## begin Source data

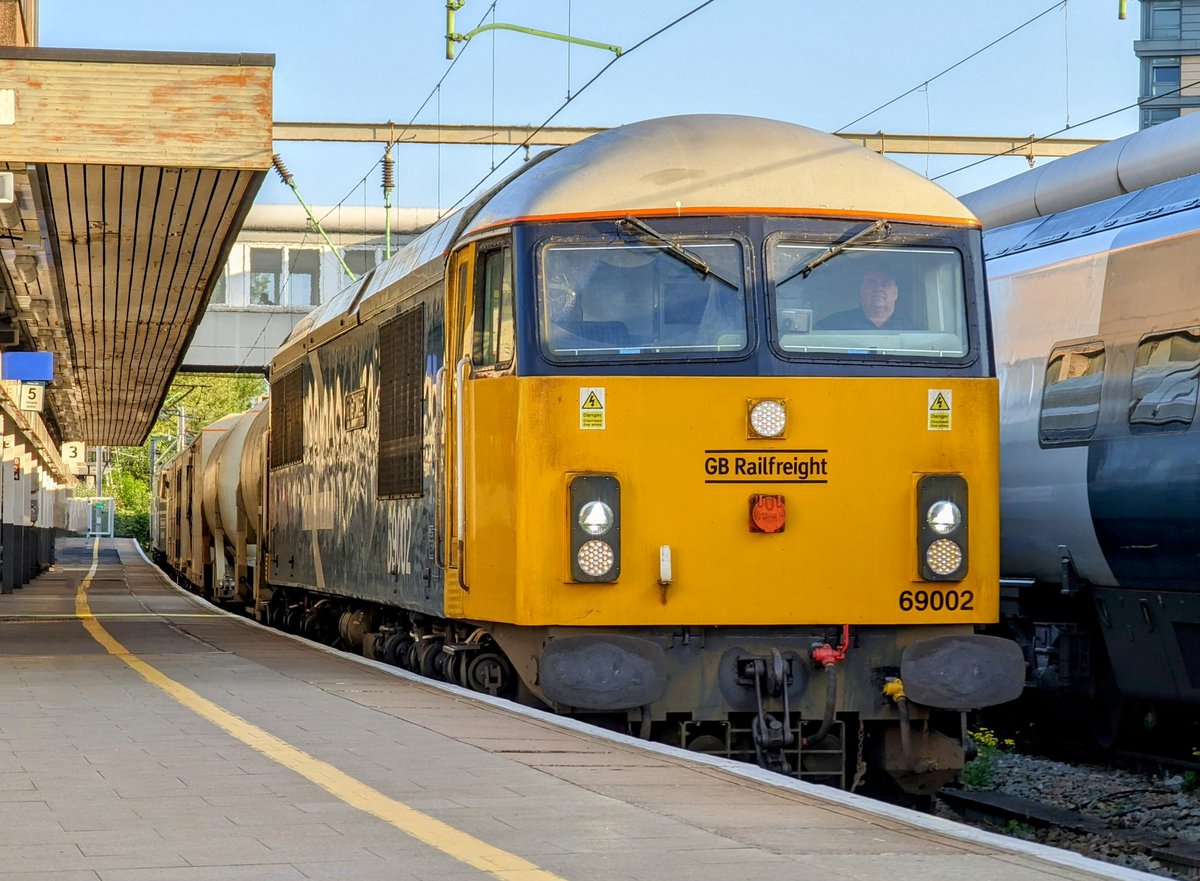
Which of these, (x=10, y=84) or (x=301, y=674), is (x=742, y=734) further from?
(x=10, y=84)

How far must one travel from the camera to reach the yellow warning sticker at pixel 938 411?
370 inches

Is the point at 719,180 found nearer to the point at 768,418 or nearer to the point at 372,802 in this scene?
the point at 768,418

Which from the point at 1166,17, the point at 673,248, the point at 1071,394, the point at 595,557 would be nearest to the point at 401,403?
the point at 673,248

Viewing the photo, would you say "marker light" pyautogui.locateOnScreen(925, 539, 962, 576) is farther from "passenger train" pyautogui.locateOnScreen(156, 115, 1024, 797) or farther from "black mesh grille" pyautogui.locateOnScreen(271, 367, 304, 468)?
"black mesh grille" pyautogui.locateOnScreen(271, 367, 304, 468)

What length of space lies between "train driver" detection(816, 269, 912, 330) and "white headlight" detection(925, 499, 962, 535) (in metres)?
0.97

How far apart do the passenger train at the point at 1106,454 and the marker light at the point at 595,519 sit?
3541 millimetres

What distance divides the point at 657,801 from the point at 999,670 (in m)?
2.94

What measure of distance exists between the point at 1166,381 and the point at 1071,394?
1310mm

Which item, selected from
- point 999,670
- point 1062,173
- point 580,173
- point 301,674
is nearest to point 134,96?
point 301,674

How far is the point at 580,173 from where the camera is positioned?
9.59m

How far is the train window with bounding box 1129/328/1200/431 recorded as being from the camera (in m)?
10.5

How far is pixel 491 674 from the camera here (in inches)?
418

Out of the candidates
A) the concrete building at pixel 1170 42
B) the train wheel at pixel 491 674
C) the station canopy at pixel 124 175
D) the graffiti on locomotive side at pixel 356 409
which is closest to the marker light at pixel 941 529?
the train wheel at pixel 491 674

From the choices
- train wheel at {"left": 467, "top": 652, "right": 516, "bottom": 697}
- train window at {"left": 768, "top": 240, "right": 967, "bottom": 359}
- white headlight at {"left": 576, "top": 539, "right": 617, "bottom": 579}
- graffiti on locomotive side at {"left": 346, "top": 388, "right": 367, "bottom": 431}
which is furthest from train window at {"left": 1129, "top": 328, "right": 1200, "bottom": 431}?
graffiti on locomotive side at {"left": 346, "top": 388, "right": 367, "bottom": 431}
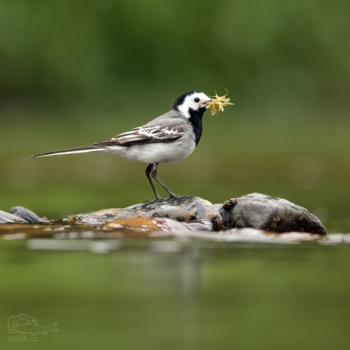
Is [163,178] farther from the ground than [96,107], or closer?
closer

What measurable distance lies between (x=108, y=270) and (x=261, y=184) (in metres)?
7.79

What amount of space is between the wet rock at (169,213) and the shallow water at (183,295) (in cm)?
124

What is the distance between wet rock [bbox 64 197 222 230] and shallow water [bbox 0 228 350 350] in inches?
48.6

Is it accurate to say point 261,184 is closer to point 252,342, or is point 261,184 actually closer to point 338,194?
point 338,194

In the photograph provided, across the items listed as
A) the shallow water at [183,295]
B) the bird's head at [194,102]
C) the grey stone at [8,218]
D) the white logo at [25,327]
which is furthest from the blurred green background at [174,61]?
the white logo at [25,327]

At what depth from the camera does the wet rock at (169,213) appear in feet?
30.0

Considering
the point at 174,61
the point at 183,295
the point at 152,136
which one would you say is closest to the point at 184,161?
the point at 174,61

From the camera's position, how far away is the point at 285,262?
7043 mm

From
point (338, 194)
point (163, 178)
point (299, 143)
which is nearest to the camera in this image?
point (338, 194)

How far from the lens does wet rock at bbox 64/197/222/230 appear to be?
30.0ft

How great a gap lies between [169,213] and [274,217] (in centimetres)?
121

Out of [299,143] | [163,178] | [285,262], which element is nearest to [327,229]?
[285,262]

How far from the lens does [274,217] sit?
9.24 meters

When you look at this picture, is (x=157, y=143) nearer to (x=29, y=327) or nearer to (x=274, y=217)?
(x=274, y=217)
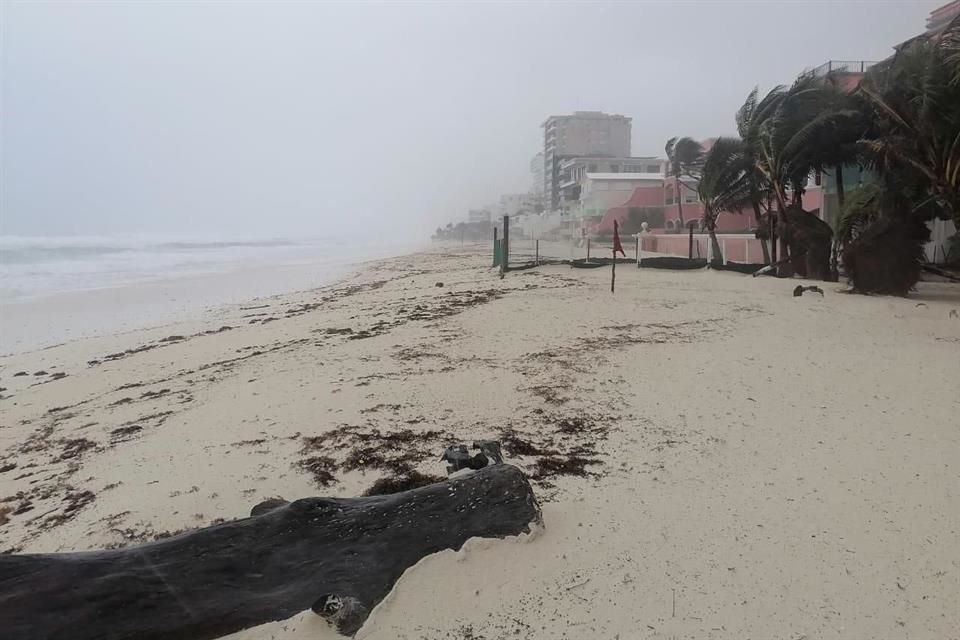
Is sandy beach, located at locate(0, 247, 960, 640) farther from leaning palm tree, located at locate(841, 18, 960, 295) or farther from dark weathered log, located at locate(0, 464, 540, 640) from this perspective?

## end Source data

**Written instruction:** Extract only the lines from the line containing "Is it accurate" through the final line of the listing above, unchanged; pictures stay out of the copy.

**Correct response:**
Is it accurate to say point 261,184 is closer to point 252,342, or is point 261,184 actually closer to point 338,194?
point 338,194

In the photograph provided, across the items listed as
A) the shallow water at [183,295]
B) the bird's head at [194,102]
C) the grey stone at [8,218]
D) the white logo at [25,327]
which is furthest from the blurred green background at [174,61]?
the white logo at [25,327]

At what depth from the camera does the wet rock at (169,213) appear in feet?
30.0

Considering
the point at 174,61
the point at 183,295
the point at 152,136
which one would you say is closest to the point at 184,161?
the point at 174,61

From the camera's position, how far away is the point at 285,262?
7043 mm

From
point (338, 194)
point (163, 178)
point (299, 143)
which is nearest to the camera in this image?
point (338, 194)

How far from the lens does wet rock at bbox 64/197/222/230 appear to be?
30.0ft

How great a gap lies between [169,213] and [274,217] (in centimetres)?
121

Out of [299,143] | [163,178] | [285,262], which element is nearest to [327,229]?
[285,262]

How far from the lens does [274,217] sit?
9.24 meters

When you look at this picture, is (x=157, y=143) nearer to (x=29, y=327) or nearer to (x=274, y=217)?
(x=274, y=217)
Is sandy beach, located at locate(0, 247, 960, 640) farther from leaning palm tree, located at locate(841, 18, 960, 295) or farther from dark weathered log, located at locate(0, 464, 540, 640) from this perspective?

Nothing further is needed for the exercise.